REQUIRED TASKS:
A - List every capitalized proper name that appears in the Star Trek novel discussion, with each one written as it appears.
B - Write the next part of the Star Trek novel discussion, picking up after its final sentence.

Wouldn't this be better asked down in Fan Fiction, but to answer your question, I don't see why not. Serpents among the Ruins doesn't have any "main" characters in it,
 
You would need to check with the publisher of Trek novels, what their requirements are. I'm sure it used to be that they had to contain established characters and couldn't introduce a previously unknown sibling. It is also a very niche market to try to get into.
 
I'm currently writing a novel that is almost completely original. None of the main characters feature in any on screen material, although there are links to and appearances of TV characters. I know Paramount Pictures are quite protective of the Star Trek universe and I am wondering if a novel with almost all original characters would not only be a good read but also be accepted for publishing.

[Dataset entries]
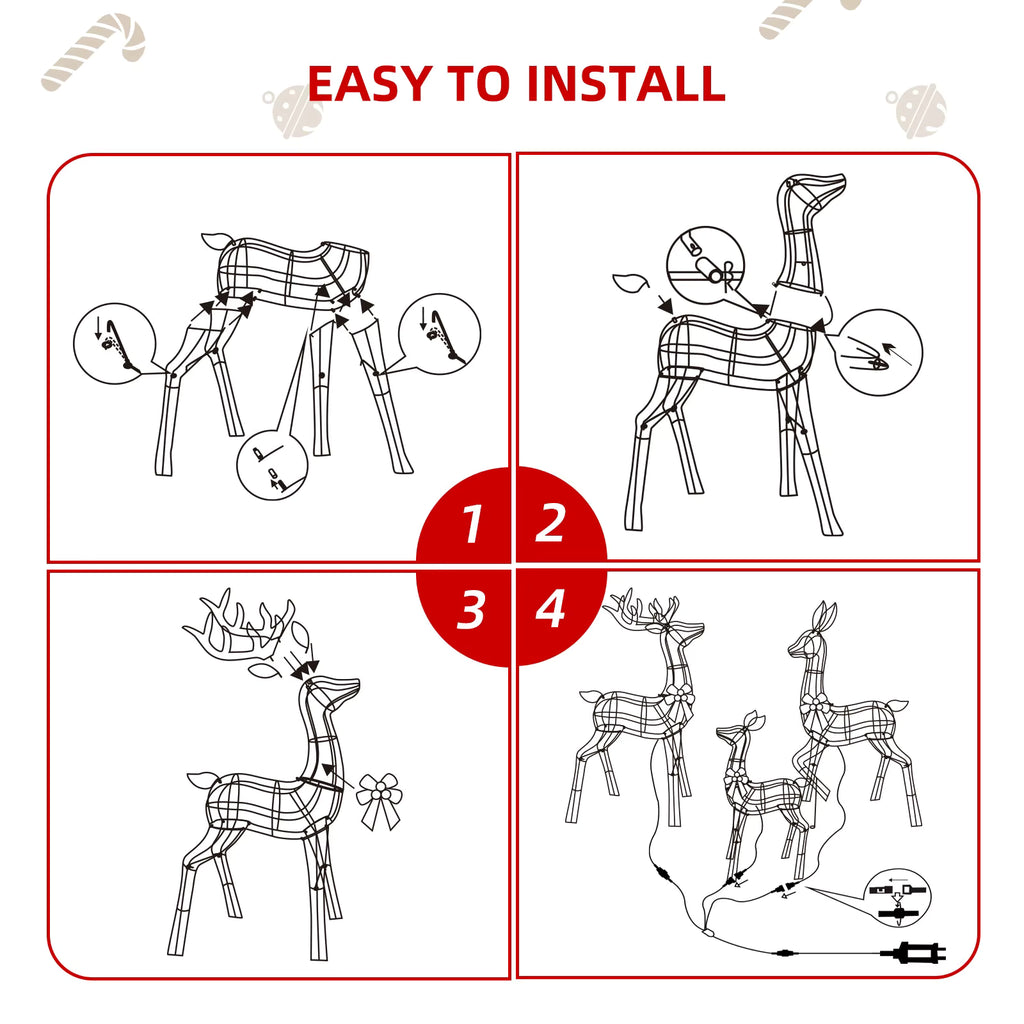 EASY TO INSTALL

1

2

3

4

RESPONSES BY ITEM NUMBER:
A - Fan Fiction, Serpents among the Ruins, Trek, Paramount Pictures, Star Trek

B -
Sorry, but that's not how the process works. You don't write a tie-in novel first and then sell it to the publisher, as you would with original fiction. Tie-ins have to fit the continuity and ground rules set by the studio (which, for Trek, has been called CBS Studios since 2006, not Paramount anymore), so you need their approval from the start of the process. Pocket Books's editors commission authors to develop Trek novel proposals, which then have to be approved by CBS before the writing can begin.

If you want to write a book that's centered on original characters, then you're probably better off if you go all the way and put it in your own original universe, unrelated to Star Trek. The best way to get the attention of Pocket's editors is to have original publishing credits of your own, proving that you can do professional-level work, and to get an agent who can contact them on your behalf. And you might just find that creating your own universe from top to bottom is more rewarding and more liberating than borrowing someone else's setting and characters. It sounds like you're halfway there already. Original fiction also gives you a lot more potential markets to sell to. With Trek, it's Pocket or bust. With original SF, if one market rejects it, you can submit it to others. (But just be sure it really is an original universe in concept, not just Trek with new labels stuck on the species and tech. SF editors get thousands of submissions that are just thinly disguised Trek stories, and they reject them out of hand for unoriginality.)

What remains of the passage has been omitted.